• Text section
Regression model when correlations are low

StatIsCool

New Member
Hi,

So I'm working on a dataset named "esoph" which is provided by default in RStudio. The dataset's aim is to find if there is a correlation between age, drinking, smoking and oesophageal cancer.

There are 5 columns, 4 of which are numerical (agegp, alcgp, tobgp, ncontrols) and one which is categorical (ncases).

After doing a chi-squared test, I found that the numerical variables are not dependent at all since the p-value is very small.
After getting the correlation matrix, I noticed that all the correlations are low (below 50%)...

Code:
# Code used to get the correlation matrix
df$agegp = as.numeric(as.factor(df$agegp))
df$alcgp = as.numeric(as.factor(df$alcgp))
df$tobgp = as.numeric(as.factor(df$tobgp))

sort(cor(df)[1,])
cor(df, use="complete.obs", method="pearson")
Therefore there are no variables that will be included for a regression model? How can one make a regression analysis on this dataset?

Dason

Ambassador to the humans
After doing a chi-squared test, I found that the numerical variables are not dependent at all since the p-value is very small.

• Your tasks
[1] Translate this sentence from the esoph regression thread into Spanish: "The dataset's aim is to find if there is a correlation between age, drinking, smoking and oesophageal cancer."
[2] Extend the forum thread about regression on the esoph dataset, picking up right after its last line.

• Collected data

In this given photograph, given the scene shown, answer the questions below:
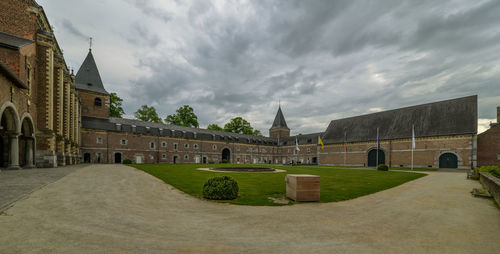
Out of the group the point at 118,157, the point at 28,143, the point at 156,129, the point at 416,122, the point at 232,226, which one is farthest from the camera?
the point at 156,129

• Answers by task
[1] El objetivo del conjunto de datos es averiguar si existe una correlación entre la edad, el consumo de alcohol, el tabaquismo y el cáncer de esófago.

[2]
Either you wrote something wrong or are misinterpreting p values.

StatIsCool

New Member
I did 3 chi-squared test:

Code:
CHI = chisq.test(table(df$agegp, df$alcgp))
CHI

CHI = chisq.test(table(df$agegp, df$tobgp))
CHI

CHI = chisq.test(table(df$alcgp, df$tobgp))
CHI
I found a p-value of 1, 0.9999 and 0.9999 respectively. I then checked on the chi-squared probabilities table with the specific degree of freedom and found that all my p-values are way below. I interpreted that as my variables are not dependent. This is how I understood the chi-squared test.

Am I misinterpreting p-values?

Dason

Ambassador to the humans
No. But you said you had small p values and those are quite large.